The Panda Express ran out of food on its first day back in business on the square.

Beaver Dam State Park, located south of Carlinville, had already seen multiple families boating, fishing, dining, hiking and visiting its bait shop.

“We can tell that everybody has been so glad having these businesses open back up right now,” said Beaver Dam restaurant owner Donna Struberg-Peck. “The people who visited us were getting sick and tired of having to drive up to a pick-up window to get their food. To be able to eat and enjoy themselves in that outside atmosphere was just so refreshing for them and us as well. Those types of positive comments are what we kept hearing all throughout the weekend. No one complained and everyone was very respectful of the guidelines and safety procedures.”

Although many were hit hard over the two-month lockdown, a lifeline has been in the air for the smaller businesses as well. The Small Business Administration of the federal government has introduced and offered Paycheck Protection Program loans, which were originally forgiveable if all employees remained on payroll for eight weeks and the earnings were used for interest or utilities. Since many states kept stay-at-home orders past that timeline, some business owners ended up on the short end of the stick and were unable able to spend down the entirety of their loans. Therefore, a resolution was needed.

On May 27, the U.S. House of Representatives passed a PPP flexibility act to reduce restrictions for small businesses during their pursuit of loan forgiveness.

The positive news of this change was that it reduced loan amounts that were required to spend on payroll within a range of 60 to 75 percent. This widened the fund surplus available for other expenses ranging from 25 to 40 percent. An article on illustrated that this was an improvement even though the change didn’t fully meet what most small business advocates were seeking.

The bill’s plan additionally offers the following.

The fund usage eight-week window is extended to 24 weeks.

The deadline to rehire workers is pushed back to Dec. 31.

More loan forgiveness leeway is offered for business owners who show they could not rehire workers or reopen due to safety standards.
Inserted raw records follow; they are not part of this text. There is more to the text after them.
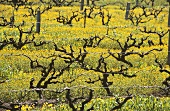 Old vines among mustard flowers in Southcorp, Australia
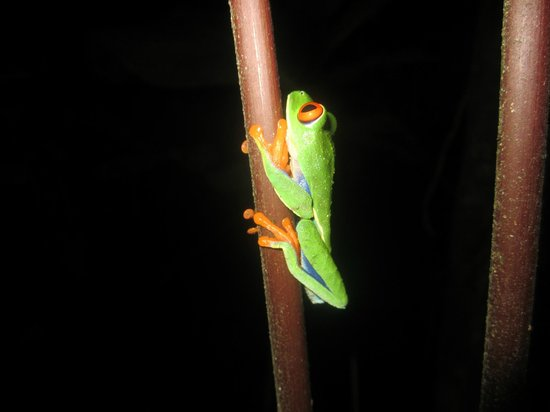 Arenal Oasis Eco Lodge & Wildlife Refuge: Froggy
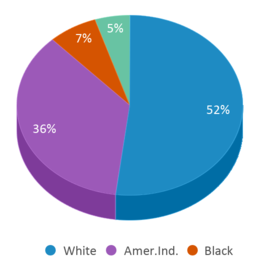 This chart display the percentage breakdown of students of all ethnic groups in Woodfield Center.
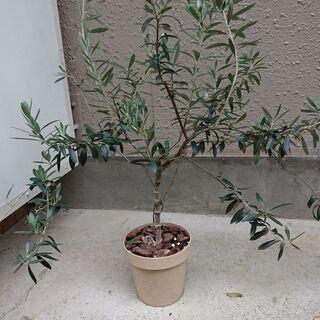 オリーブの樹木★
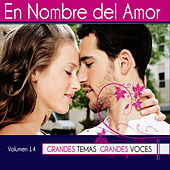 Grandes Temas Grandes Voces Vol. 14 by Various Artists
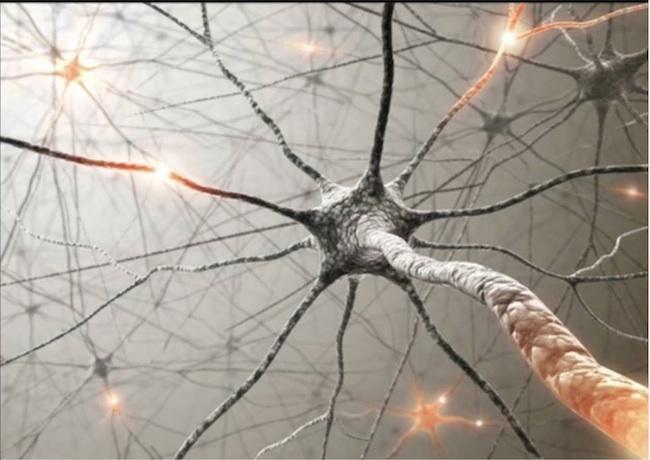 Продукты, которые успокаивают нервную систему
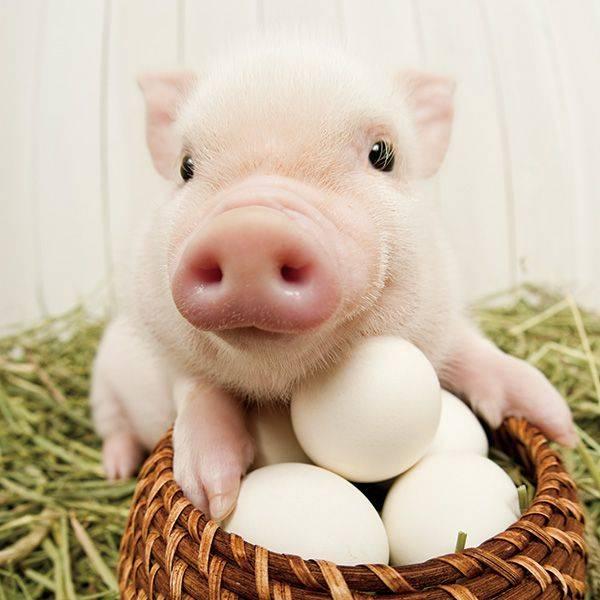 Прикольные свиньи картинки к Новому году бесплатно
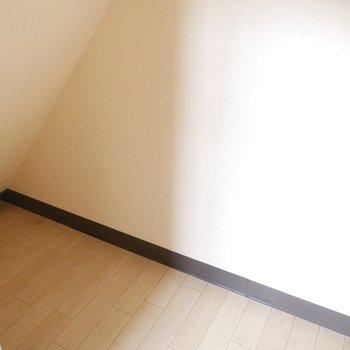 実は、階段下が収納になっている!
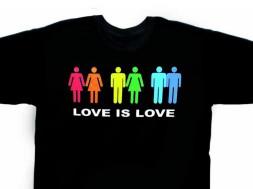 Love is Love per le adozioni Gay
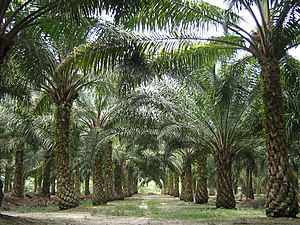 Palm oil - A palm oil plantation in Malaysia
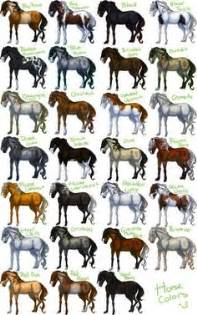 color of horses 1000 images about color chart on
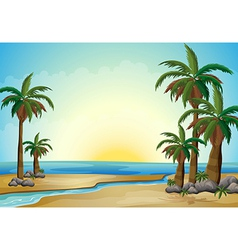 Palm trees at the beach vector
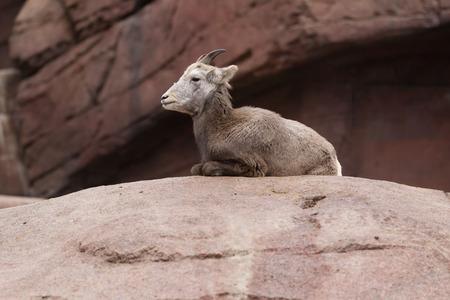 bighorn sheep: Youg pecore bighorn sdraiato su una roccia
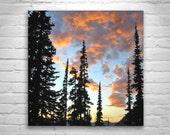Northwest Art, Washington State, Pacific Northwest Art, Cascades Mountains, Forest Landscape Photograph, Sunset, Silhouette Art, Woodlands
Recipients have an extended time to repay loans.

Companies that get loan forgiveness are allowed to defer payroll taxes.

“We processed in total about 1,500 loans totaling $130 million,” said Todd Wise, president and CEO of United Community Bank, based in Chatham.

UCB operates Macoupin County branches in Bunker Hill, Carlinville and Gillespie, as well as in Greenfield. In total, it has 44 locations in central Illinois.

Through the PPP, the bank has processed 182 loans for $6.5 million.

The lending institution began taking applications for the SBA’s Paycheck Protection Program in early April. Two cycles of funding have been approved. The initial one lasted about two-and-a-half weeks while business still remain eligible for second round of funding.

“Our application volume has slowed down but we do get a few in here and there,” he said. “There is a forgiveness provisions which we’re waiting for guidelines from the SBA. We’re all kind of watching to see what that looks like.”

It’s possible the entire loan can be forgiven, according to Wise.

“As much as 100 percent of the loan could be forgiven, if the business qualifies,” Wise noted. “The portion that does not qualify, the borrower would have up to two years to repay.”

This repayment would come at a 1 percent interest rate, Wise noted.

“We have not started the calculations for (loan) forgiveness yet,” Wise said. “We’d like to get started on it here in the next couple weeks.”

If businesses didn’t take advantage of the PPP loans “there would have been a lot of places not working at all. For many of our clients, this gave them a life line to stay open.”

Wise understands it has been challenging times for many businesses, particularly the restaurant and hotel industries.

“They have been decimated over the past 75 days,” he said.

Gary Graham said that the Carlinville National Bank has assisted hundereds of local businesses with these PPP benefits and that they could provide a major boost to the Macoupin County economy.

“It’s a great program as a whole,” said Graham. “It’s been known to provide quality assistance in covering all of one’s necessary expenses.”

Enquirer~Democrat managing editor Daniel Winningham contributed to this report.